Stored data entries:

"""

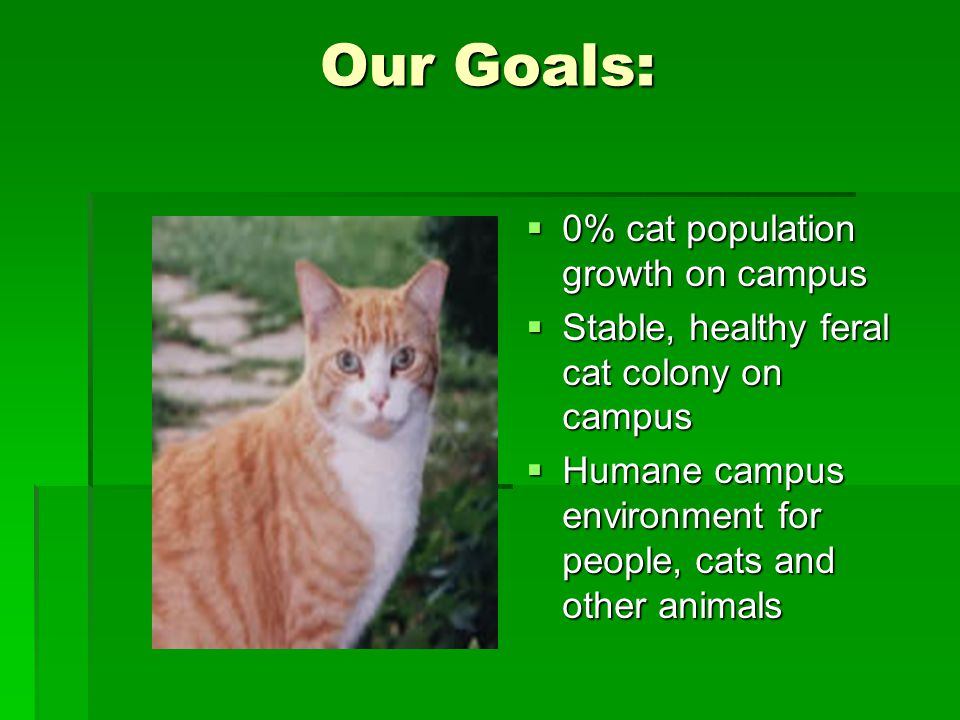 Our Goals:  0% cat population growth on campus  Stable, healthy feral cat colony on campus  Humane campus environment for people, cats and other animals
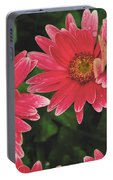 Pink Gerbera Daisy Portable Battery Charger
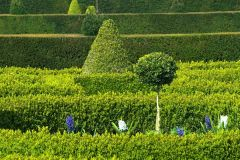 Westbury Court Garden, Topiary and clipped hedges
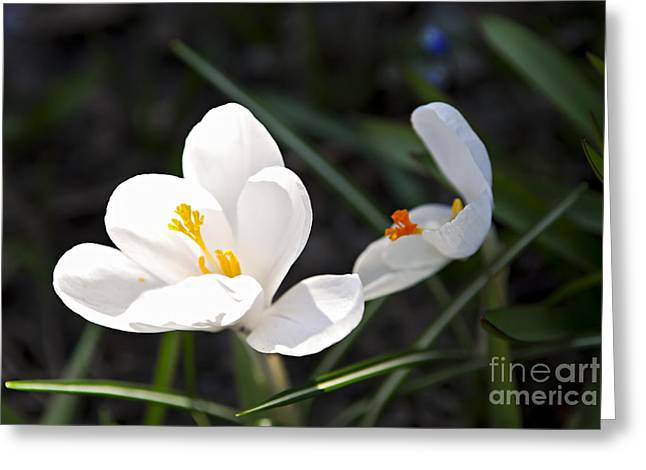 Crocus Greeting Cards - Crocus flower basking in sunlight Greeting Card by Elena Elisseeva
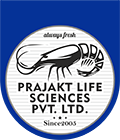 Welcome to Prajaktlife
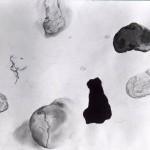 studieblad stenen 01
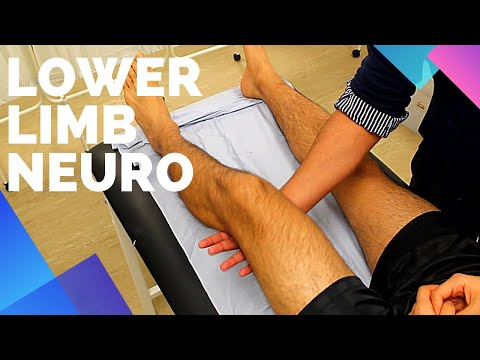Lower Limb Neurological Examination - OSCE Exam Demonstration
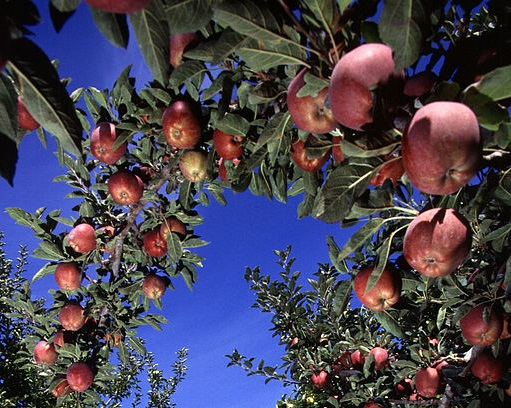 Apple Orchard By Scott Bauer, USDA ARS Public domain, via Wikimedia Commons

"""

Task details: Exact wording is required throughout: write out all the records, but no pictures.

Task answer:
 Our Goals:  0% cat population growth on campus  Stable, healthy feral cat colony on campus  Humane campus environment for people, cats and other animals
 Pink Gerbera Daisy Portable Battery Charger
 Westbury Court Garden, Topiary and clipped hedges
 Crocus Greeting Cards - Crocus flower basking in sunlight Greeting Card by Elena Elisseeva
 Welcome to Prajaktlife
 studieblad stenen 01
Lower Limb Neurological Examination - OSCE Exam Demonstration
 Apple Orchard By Scott Bauer, USDA ARS Public domain, via Wikimedia Commons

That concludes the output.